The result was that the young man, finding the drawing-room unoccupied, was just crossing toward the blue velvet curtains, intending to wait in the library until the returning servant should advise him of the whereabouts of his mistress, when he was stopped by suddenly hearing a voice—her voice—crying (and laughing at the same time)—
“Kisses barred! Kisses barred!”
It may be understood that had Mrs. Rosscott known that anyone was within hearing she certainly would never have made any such speech, and it may be further understood that, had whoever was with her, also mistrusted the close propinquity of another man, he would never have replied (as he did reply):
“Certainly,” the same being spoken in a most calm and careless tone.
Jack, the eavesdropper, stood transfixed at the voices and speeches, and forgot every other consideration in the overwhelming sickness of soul which overcame him that instant. All his other soul-sicknesses were trifles compared to this one, and the world—his world—their world—seemed to revolve and whirl and turn upside down, as he steadied himself against a spindle-legged cabinet and felt its spindle-legs trembling in sympathy with his own.

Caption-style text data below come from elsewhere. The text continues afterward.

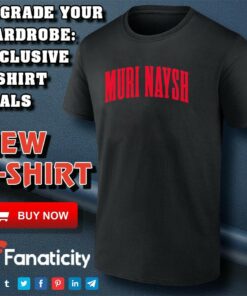 Muri Naysh shirt Muri Naysh shirt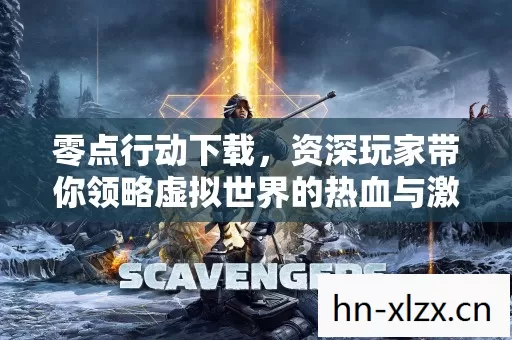 零点行动下载,资深玩家带你领略虚拟世界的热血与激情 零点行动下载,资深玩家带你领略虚拟世界的热血与激情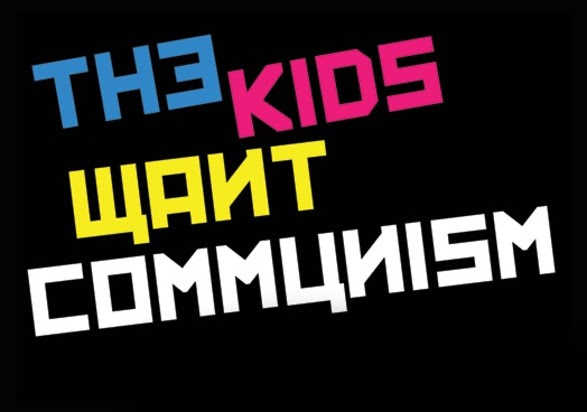 The Kids Want Communism 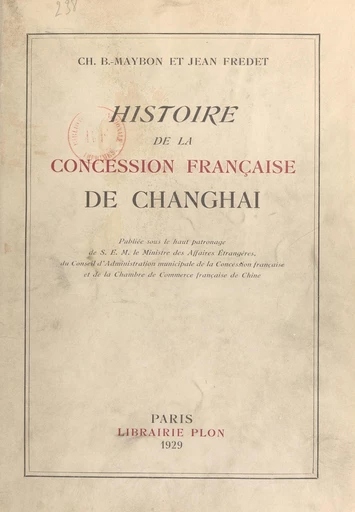 Histoire de la concession française de Changhai - Jean Fredet, Charles B. Maybon - FeniXX réédition numérique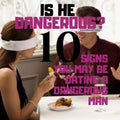 Is He Dangerous? 10 Things To Look For In His Personality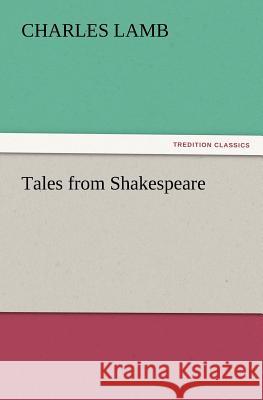 Tales from Shakespeare Charles Lamb 9783847227939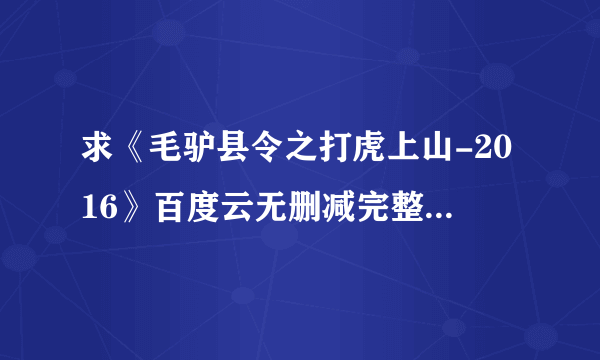 求《毛驴县令之打虎上山-2016》百度云无删减完整版在线观看，潘长江主演的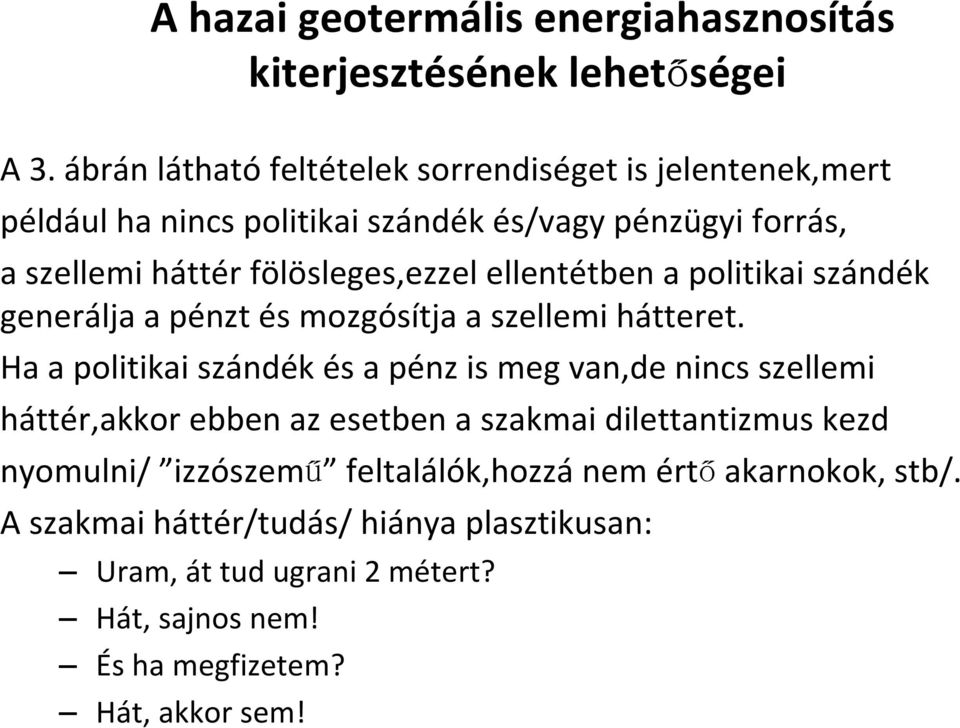 ellentétben a politikai szándék generálja a pénzt és mozgósítja a szellemi hátteret.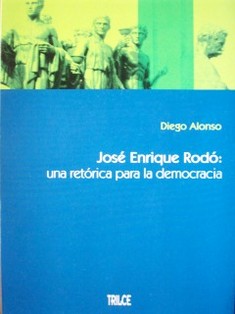 José Enrique Rodó : una retórica para la democracia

“Darling,” said Holloway, a second or two later (and this time his voice was not calm and careless, but deep and impassioned), “the letter was very sweet, and if you knew how I longed to take the tired little girl to my bosom and comfort her troubles, and replace them by joys!”
“Will that day ever come, do you think?” Mrs. Rosscott answered, in low tones, which nevertheless were most painfully clear and distinct in the next room.
“It must,” Holloway replied, “just as surely as that I hold this dear little hand—”
But Jack never knew more. He had heard enough—more than enough. Four thousand times too much. He turned and went out of the rooms, back down the stairs and out of the door, closed it noiselessly behind him, and found himself in a world which, although bright and sunny to all the rest of mankind, had turned dark, lonely, and cheerless to him.
At first he hardly knew what to do with himself, he was so altogether used up by the discovery just made. He drifted up and down some unknown streets for an hour or two—or stood still on corners—he never was very sure which. And then at last he went downtown and took a drink in a half-dazed way; and because it was quite two months since his last indulgence, its suggestion was potent.
The pity—or rather, the apparent pity—of what followed!
Burnett was Sundaying at the ancestral castle; and Burnett wasn’t the warning sort, anyhow. He was always tow and pitch for any species of flame. So his absence counted for nothing in the crisis.
And what ensued was a crisis—a crisis with a vengeance.